Landlord's insurance doesn't cover you: If you've never lived in your own apartment, you may expect that your landlord will pay for the insurance. While it's true that your landlord will likely have fire insurance, it will only cover the property that he or she owns. Typically, this only includes the building itself. If your apartment is fully furnished, your landlord may get reimbursed if the furniture is destroyed in a fire. However, your landlord's insurance company will not pay you to replace your personal belongings. If your prize guitar or your computer gets damaged or destroyed, you're not going to be reimbursed unless you have your own insurance. 

Pays for unexpected expenses: If a neighbor accidentally starts a cooking fire that forces you to evacuate your apartment, you will probably have to find somewhere else to stay for at least a few days. While some people have friends or family that they can stay with, you may be forced to move into a hotel. Your local Red Cross may pay for a day's worth of hotel costs, but then you're responsible for further accommodations. When you have fire insurance, your insurance company will cover part or all of the remaining costs of your hotel stay. If you are forced to purchase clothes so that you can continue to go to work, your policy may cover that as well. Due to the potential high costs of hotels and clothing, paying for insurance now may save you hundreds or even thousands of dollars in unexpected out of pocket costs.

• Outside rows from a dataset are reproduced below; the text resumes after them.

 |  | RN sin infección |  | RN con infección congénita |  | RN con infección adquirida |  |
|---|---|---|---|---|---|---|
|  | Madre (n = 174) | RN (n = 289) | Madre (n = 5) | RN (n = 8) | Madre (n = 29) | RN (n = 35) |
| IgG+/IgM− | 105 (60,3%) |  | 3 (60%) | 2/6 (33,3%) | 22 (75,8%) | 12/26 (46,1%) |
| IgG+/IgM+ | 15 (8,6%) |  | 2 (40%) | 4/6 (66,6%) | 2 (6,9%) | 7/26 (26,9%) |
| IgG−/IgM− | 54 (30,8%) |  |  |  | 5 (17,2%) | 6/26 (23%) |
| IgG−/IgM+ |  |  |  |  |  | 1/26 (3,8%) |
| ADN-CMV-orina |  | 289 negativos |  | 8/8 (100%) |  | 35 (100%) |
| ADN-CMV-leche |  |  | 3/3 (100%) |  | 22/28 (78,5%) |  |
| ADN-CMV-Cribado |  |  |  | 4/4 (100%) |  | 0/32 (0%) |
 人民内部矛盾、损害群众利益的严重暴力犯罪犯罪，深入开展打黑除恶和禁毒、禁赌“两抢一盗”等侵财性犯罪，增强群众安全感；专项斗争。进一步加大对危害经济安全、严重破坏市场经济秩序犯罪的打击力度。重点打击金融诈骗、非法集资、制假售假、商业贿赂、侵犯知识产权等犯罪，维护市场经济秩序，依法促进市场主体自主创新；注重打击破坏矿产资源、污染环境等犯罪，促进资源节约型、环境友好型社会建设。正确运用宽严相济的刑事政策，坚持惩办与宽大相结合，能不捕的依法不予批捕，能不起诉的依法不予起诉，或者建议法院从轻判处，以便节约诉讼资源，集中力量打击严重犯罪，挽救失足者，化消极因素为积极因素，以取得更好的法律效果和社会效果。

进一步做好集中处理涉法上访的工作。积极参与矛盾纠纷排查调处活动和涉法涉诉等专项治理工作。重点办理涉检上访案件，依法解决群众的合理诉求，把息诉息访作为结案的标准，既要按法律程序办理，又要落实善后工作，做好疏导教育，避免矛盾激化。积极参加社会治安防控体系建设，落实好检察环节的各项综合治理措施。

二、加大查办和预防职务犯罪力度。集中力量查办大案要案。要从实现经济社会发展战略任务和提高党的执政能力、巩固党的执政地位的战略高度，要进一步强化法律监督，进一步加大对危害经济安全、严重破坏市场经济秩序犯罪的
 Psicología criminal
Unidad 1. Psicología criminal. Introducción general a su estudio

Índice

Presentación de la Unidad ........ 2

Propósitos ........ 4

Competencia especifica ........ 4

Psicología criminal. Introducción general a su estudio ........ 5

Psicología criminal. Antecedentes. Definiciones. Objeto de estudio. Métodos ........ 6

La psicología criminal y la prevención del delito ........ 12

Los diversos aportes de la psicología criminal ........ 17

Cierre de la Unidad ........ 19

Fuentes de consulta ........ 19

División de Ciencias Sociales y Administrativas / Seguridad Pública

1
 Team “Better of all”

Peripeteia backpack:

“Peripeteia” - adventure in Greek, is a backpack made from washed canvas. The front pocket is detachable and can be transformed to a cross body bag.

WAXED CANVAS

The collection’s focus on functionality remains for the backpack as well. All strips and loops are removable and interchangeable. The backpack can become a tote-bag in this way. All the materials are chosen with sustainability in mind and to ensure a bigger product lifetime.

Avoid being sued: Should you accidentally start a fire in your own apartment, your landlord may expect you to cover what his or her own insurance won't pay for. This may include the cost of paint or paying for a contractor to come in and repair any smoke damage. If you're unable to pay this, your landlord could try to take you to court. But if you have a good fire insurance policy of your own, it may cover reimbursing your landlord for these expenses.